Alaska Legislature

Lawmakers float ‘irresponsible’ draw from Permanent Fund earnings to pay full dividend

Alaska budget crafters in Juneau considered on Wednesday an $800 million draw out of the Permanent Fund earnings account to pay out a full statutory dividend, despite warnings that overdrawing the account could jeopardize future revenue used for both dividends and state operations.

A full statutory dividend would equal around $3,500 to every eligible Alaskan. The dividend included in the budget plan crafted by House Republicans was set at $2,272 — which has already been called unsustainable by House Minority members because it leaves little available funds in case of disasters or other unforeseen expenses.

The deadline for applying for this year’s dividend is on Sunday.

The House Finance Committee ultimately voted against the idea of expanding the dividend, but the proposal underscored the intractability of the annual debate on the size of the Permanent Fund dividend.

“The same fight — different year,” said Rep. Mike Cronk, a Tok Republican who sits on the Finance Committee. “When are we going to solve the issue?”

Since 2017, annual debates on the size of the dividend have consumed much of the budget conversation.

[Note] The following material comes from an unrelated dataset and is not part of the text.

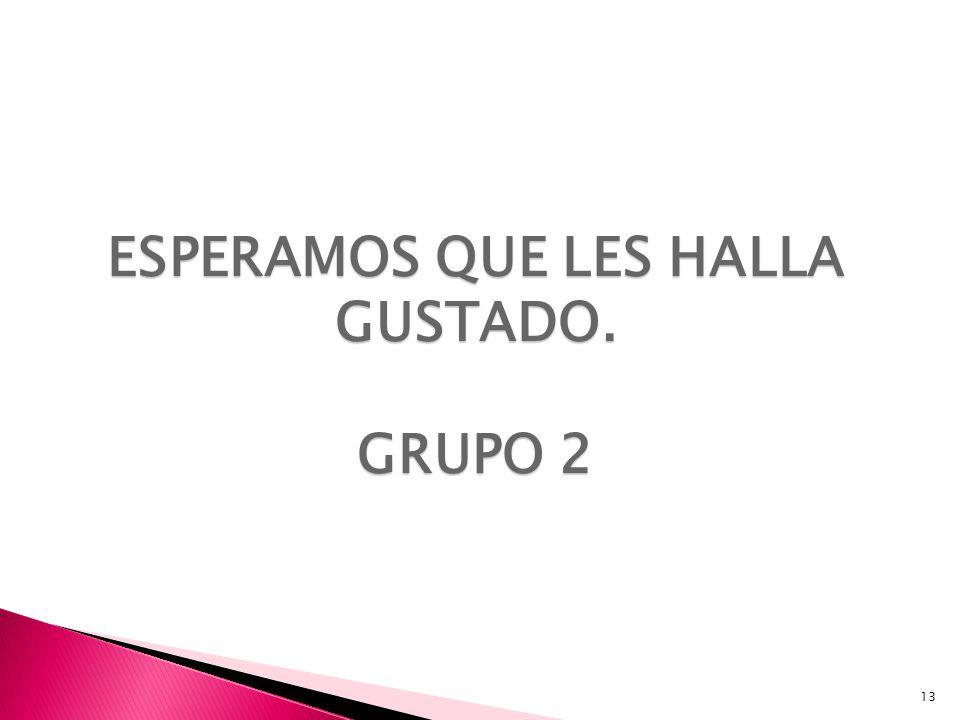13 ESPERAMOS QUE LES HALLA GUSTADO. GRUPO 2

Those debates have blurred the lines between conservatives and progressives and pushed lawmakers repeatedly to the brink of overdrawing state revenue to pay a larger dividend — even when they acknowledge that the payments could end up bankrupting the state.

Rep. Neal Foster, a Nome Democrat who co-chairs the House Finance Committee, proposed on Wednesday to amend the state budget to include a full statutory dividend.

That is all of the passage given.